From this concept the new technique known as "solid-phase peptide synthesis" emerged. This work, which is a development of potentially wide therapeutic value, represents a significant advance in medical research, because it permits the numerous chemical operations involved in each step of the synthesis of a complicated molecule to be programmed and carried out automatically. It thus makes many of these important substances more rapidly available for further study.
After designing and constructing an automatic apparatus for this purpose, Dr. Merrifield and his colleagues proved its effectiveness by synthesizing the hormones bradykinin, angiotensin, insulin, and more recently, the enzyme ribonuclease.

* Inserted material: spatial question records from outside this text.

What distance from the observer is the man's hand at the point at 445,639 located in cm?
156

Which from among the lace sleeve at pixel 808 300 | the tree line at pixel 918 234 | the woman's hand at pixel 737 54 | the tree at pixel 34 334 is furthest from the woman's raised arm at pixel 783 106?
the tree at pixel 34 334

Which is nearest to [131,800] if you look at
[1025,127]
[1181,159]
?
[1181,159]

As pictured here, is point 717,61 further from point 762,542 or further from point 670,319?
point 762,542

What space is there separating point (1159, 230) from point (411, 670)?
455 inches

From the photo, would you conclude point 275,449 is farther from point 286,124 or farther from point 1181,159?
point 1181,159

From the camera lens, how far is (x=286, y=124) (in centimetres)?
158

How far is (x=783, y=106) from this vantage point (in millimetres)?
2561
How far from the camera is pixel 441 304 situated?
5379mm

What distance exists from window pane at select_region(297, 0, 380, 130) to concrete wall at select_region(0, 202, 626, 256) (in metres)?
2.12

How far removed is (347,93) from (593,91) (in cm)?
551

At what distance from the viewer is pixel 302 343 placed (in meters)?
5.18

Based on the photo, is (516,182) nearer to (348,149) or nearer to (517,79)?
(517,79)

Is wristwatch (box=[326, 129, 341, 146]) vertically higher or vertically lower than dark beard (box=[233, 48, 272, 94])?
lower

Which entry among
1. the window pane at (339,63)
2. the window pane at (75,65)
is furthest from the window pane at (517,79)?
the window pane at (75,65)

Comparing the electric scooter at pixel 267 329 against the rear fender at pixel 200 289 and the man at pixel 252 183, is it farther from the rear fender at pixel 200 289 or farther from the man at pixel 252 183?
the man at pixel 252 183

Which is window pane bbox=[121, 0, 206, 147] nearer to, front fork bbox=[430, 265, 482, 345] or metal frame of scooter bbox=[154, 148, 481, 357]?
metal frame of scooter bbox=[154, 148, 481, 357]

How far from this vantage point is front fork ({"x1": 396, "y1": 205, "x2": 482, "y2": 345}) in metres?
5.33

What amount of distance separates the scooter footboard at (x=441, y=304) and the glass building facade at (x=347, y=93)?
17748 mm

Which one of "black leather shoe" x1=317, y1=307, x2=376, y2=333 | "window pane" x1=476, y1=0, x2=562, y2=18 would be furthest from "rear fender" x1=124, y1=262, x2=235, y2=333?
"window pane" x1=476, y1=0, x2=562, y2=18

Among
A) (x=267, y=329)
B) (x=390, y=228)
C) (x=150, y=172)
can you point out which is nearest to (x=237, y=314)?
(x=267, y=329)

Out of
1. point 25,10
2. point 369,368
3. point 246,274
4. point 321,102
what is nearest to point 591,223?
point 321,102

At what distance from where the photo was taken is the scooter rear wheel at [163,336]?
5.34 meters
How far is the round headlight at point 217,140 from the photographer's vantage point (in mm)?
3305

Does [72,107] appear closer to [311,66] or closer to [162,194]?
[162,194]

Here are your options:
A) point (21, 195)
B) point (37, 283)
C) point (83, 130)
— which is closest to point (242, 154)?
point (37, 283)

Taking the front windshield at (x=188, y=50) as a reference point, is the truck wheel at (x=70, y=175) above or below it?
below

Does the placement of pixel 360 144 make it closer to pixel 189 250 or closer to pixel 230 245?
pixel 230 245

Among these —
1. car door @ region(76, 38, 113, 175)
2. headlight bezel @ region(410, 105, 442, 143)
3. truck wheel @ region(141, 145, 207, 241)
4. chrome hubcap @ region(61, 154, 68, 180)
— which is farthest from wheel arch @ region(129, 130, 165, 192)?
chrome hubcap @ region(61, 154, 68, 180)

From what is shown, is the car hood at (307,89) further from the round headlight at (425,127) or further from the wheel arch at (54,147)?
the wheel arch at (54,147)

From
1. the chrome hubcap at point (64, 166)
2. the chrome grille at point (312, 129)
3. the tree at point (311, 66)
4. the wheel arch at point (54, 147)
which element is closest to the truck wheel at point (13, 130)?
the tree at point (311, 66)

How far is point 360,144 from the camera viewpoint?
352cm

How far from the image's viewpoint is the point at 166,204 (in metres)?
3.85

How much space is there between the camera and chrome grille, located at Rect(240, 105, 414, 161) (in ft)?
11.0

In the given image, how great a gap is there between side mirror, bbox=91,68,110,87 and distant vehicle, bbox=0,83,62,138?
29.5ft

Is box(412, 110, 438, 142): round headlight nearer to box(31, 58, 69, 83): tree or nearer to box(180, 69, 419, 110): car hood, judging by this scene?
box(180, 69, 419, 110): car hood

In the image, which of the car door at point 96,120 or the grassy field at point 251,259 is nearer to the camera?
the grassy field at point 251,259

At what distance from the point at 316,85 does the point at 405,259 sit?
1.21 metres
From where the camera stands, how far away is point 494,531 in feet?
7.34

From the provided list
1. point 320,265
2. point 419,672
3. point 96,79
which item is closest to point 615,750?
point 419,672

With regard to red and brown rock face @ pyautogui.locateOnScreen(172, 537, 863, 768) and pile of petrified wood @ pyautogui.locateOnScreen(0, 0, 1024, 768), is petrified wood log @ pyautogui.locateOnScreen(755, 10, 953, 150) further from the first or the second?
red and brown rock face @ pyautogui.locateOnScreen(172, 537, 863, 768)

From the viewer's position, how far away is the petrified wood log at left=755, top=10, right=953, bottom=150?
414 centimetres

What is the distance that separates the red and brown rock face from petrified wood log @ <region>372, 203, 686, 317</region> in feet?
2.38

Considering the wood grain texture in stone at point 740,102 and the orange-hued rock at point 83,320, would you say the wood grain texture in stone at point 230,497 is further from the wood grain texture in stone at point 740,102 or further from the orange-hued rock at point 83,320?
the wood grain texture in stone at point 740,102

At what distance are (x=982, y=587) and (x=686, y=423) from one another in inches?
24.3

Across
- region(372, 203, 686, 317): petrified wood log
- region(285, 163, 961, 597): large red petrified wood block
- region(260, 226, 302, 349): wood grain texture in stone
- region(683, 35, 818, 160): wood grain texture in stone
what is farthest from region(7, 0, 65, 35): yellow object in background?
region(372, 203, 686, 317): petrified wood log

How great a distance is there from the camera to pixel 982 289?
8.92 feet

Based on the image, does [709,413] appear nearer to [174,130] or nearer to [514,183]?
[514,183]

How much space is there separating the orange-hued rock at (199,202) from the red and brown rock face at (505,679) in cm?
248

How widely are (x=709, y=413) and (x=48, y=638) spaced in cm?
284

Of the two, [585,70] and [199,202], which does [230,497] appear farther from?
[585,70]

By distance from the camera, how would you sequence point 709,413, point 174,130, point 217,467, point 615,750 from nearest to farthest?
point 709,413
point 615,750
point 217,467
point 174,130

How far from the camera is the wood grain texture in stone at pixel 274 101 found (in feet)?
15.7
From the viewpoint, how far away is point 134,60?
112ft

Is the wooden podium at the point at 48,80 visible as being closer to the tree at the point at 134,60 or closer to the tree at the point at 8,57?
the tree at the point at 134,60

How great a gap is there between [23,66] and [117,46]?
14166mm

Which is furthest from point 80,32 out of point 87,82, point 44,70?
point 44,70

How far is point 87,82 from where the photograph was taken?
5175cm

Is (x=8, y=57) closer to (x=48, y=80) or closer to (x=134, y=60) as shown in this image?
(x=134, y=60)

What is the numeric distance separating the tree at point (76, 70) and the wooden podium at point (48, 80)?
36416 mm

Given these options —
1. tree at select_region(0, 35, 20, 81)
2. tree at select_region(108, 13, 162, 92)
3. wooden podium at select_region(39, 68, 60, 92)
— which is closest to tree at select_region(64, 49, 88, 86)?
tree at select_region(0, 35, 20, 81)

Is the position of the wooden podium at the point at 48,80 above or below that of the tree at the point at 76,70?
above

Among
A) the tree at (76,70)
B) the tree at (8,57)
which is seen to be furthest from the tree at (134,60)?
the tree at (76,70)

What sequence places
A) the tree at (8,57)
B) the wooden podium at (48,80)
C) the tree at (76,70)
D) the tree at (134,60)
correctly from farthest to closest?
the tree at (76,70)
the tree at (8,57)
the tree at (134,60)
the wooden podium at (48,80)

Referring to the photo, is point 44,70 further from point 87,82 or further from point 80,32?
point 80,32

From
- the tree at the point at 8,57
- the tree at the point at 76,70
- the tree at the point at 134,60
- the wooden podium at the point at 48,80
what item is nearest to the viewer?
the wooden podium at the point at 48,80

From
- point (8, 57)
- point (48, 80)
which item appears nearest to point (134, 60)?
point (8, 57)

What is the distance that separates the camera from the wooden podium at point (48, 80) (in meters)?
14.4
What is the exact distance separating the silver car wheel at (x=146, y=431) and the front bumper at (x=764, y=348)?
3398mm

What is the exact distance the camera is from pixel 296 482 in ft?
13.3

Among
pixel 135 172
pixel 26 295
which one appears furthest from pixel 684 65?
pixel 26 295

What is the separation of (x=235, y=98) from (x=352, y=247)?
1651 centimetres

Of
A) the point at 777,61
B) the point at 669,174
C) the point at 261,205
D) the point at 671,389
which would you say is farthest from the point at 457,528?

When Dr. Merrifield began to develop his basic idea in 1959, relatively few complex polypeptides had yet been produced in the laboratory. His technique opened the door for the rapid synthesis of many new peptides and proteins with composition modified at will. Dr. Merrifield's method, which is now being widely used in many laboratories, has thus made it possible to learn more about the significance of the structure of a protein for its biological function.
For his bold and original new concept, and for developing a needed new method that permits the automated synthesis of biologically and therapeutically valuable substances, Dr. Bruce Merrifield is given the 1969 Albert Lasker Award for Basic Medical Research.